§ **EXTRAIT À LIRE**:
Depuis le début de la seconde Intifada en septembre 2000, les Forces d’Occupation Israéliennes ont arrêté plus de 9 000 enfants palestiniens sous le coup d’ordres militaires qui sont une violation du droit humanitaire international (DHI) et du droit international des droits de l’homme (DIDH).
Addameer a suivi les cas des enfants devant les Tribunaux Militaires d’Ofer et de Salem et a mis en évidence une tendance à une politique systématique de détention des enfants qui aboutit à leur libération après une amende ou une caution exagérément élevée. Ces pratiques servent non seulement à contrôler les vies des Palestiniens mais aussi à les exploiter économiquement en épuisant les ressources de la société et en imposant des charges financières aux Palestiniens.
L’observation directe du Tribunal d’Ofer a établi que la majorité des enfants sont libérés sous caution ou par plaider-coupable. Ces enfants ont été en fin de compte libérés en raison du manque de preuve ou de validité de l’arrestation, en plus de la faiblesse des allégations et des accusations contre eux de la part de l’accusation militaire. Par exemple, les témoignages de certains des soldats de l’Occupation comprennent des constats identifiant des enfants à une distance de 200 mètres, sous laquelle il est physiquement impossible de le faire. D’autres ont été arrêtés à partir des aveux forcés des enfants, recueillis sous la pression et sous la torture.
Les enfant palestiniens sont arrêtés et poursuivis par des tribunaux militaires sans prendre en considération la protection qui doit être apportée aux enfants palestiniens selon plus de 27 conventions internationales sur les droits de l’enfant. Pendant leur arrestation et leur détention, les enfants sont placés sous interrogatoire, par l’armée et par la police, qui comprend des aspects qui équivalent à de la torture : agressions physiques, positions forcées, privation de sommeil, privation sensorielle, menaces verbales, isolement dans des cellules de deux mètres sur deux mètres, refus de la présence de parents ou d’avocats. L’on fait souvent signer par les enfants des aveux en hébreu, que souvent ils ne peuvent pas lire ; ces aveux sont ensuite utilisés contre eux devant le tribunal militaire. Cette politique est utilisée en elle-même pour empêcher les enfants de bénéficier et de disposer de leurs droits civiques, culturels et politiques.

§ **DONNÉES FOURNIES**:

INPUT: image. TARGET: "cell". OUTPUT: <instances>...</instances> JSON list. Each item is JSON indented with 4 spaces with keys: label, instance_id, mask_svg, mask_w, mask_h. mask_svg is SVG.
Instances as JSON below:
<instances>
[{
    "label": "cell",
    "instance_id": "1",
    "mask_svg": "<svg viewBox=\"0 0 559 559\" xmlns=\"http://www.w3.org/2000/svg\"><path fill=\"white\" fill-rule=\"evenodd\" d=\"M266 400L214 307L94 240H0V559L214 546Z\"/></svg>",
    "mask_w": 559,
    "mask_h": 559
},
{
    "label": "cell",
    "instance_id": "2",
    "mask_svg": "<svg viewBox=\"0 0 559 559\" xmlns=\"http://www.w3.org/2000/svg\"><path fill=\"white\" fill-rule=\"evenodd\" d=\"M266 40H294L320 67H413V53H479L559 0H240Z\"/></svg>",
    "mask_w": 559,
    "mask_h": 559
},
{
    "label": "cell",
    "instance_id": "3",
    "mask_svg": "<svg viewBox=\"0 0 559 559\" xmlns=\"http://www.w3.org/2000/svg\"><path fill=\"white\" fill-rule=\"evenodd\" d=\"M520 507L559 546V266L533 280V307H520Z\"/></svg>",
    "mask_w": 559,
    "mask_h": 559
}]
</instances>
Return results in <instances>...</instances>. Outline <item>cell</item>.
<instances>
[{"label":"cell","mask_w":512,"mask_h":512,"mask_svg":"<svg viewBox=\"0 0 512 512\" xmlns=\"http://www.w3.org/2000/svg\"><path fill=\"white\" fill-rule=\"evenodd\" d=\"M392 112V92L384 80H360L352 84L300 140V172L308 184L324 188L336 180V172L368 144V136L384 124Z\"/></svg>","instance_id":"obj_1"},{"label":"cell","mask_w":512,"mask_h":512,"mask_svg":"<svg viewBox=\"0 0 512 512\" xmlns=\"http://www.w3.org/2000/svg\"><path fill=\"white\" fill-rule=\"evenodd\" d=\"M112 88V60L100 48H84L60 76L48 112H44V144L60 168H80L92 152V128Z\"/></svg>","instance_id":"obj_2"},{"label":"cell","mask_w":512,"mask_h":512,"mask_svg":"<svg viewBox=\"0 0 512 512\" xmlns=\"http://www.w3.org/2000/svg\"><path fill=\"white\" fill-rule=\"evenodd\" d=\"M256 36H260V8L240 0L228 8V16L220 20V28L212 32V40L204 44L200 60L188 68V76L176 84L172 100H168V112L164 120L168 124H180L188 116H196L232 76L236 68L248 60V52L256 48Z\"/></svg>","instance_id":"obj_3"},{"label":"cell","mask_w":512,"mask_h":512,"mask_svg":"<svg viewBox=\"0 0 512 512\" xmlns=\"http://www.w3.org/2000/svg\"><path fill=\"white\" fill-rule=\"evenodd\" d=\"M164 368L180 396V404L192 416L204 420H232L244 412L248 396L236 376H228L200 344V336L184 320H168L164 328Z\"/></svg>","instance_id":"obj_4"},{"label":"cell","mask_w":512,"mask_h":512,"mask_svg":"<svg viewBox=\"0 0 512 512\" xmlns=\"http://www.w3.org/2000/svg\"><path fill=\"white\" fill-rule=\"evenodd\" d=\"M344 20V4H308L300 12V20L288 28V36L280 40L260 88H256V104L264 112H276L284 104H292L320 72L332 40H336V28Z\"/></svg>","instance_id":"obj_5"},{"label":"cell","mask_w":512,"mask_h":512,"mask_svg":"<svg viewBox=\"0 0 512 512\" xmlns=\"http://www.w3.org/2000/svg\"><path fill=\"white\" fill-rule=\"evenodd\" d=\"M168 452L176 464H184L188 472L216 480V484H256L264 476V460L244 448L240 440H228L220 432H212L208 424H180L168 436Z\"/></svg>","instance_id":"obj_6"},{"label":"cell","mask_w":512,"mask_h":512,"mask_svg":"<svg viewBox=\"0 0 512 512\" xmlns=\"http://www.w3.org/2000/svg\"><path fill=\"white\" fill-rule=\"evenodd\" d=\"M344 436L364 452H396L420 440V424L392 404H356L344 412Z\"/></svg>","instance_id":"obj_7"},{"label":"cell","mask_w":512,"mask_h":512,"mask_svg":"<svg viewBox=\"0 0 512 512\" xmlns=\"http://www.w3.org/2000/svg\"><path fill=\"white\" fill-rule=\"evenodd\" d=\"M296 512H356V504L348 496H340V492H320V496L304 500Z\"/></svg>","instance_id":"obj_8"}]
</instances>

§ **TRAVAIL À RÉALISER**: Reprenez le texte sur la détention d'enfants palestiniens devant les tribunaux militaires et prolongez-le à partir de sa dernière phrase.

§ **RÉSULTAT**:
Usage de l’exploitation économique pour imposer une pression
Le tribunal peut souvent utiliser ces aveux forcés pour faire pression sur l’avocat de la défense pour l’amener à un plaider-coupable, qui est accompagné d’une amende exagérément élevée, favorisant l’exploitation de l’enfant.
L’exploitation est aussi prouvée lors de l’arrestation arbitraire d’enfants. Tandis que les enfants sont libérés en raison de la nature arbitraire de leur arrestation et du manque de preuves, des cautions exorbitantes accompagnent leur libération. Addameer a contesté des cautions qui atteignaient 4 000 shekels (environ 800 €). Bien entendu, il n’est pas tenu compte des ressources et de la situation financière de la famille et beaucoup de familles sont dans l’impossibilité d’avoir les moyens de verser la caution.
L’imposition d’une caution aussi élevée peut être interprétée comme une punition collective à long terme mise en oeuvre contre la famille. La famille doit souvent emprunter l’argent ou prendre sur ses besoins essentiels pour pouvoir réunir la caution. Une conséquence souvent négligée est l’effet psychologique sur la famille qui vit avec un fardeau financier malgré l’innocence et l’arrestation arbitraire de l’enfant.
“J’ai emprunté à mes voisins pour payer la caution”
Les Forces d’Occupation Israéliennes ont arrêté Qusai Z. (âgé de 17 ans) de Der Abu Mish’al le 29 septembre 2013. Il a été accusé d’avoir jeté des pierres et participé à une manifestation. Après interrogatoire, il a été prouvé que l’enfant était innocent et aucune des accusations à son encontre n’a tenu devant le tribunal, et donc le juge du tribunal militaire d’Ofer a décidé de le libérer sous caution d’un montant de 2 500 shekels (environ 500 €), le 9 octobre après onze jours de détention.
La famille de Qusai souffre d’une situation financière très difficile. Sa mère a dit à Addameer : “Mon mari est mort il y a six ans, et je fais vivre moi-même mes quatre enfants, donc j’ai dû emprunter 1 000 shekels pour pouvoir payer la caution de Qusai”. Il faut ajouter que le frère aîné de Qusai a aussi été arrêté il y a trois mois.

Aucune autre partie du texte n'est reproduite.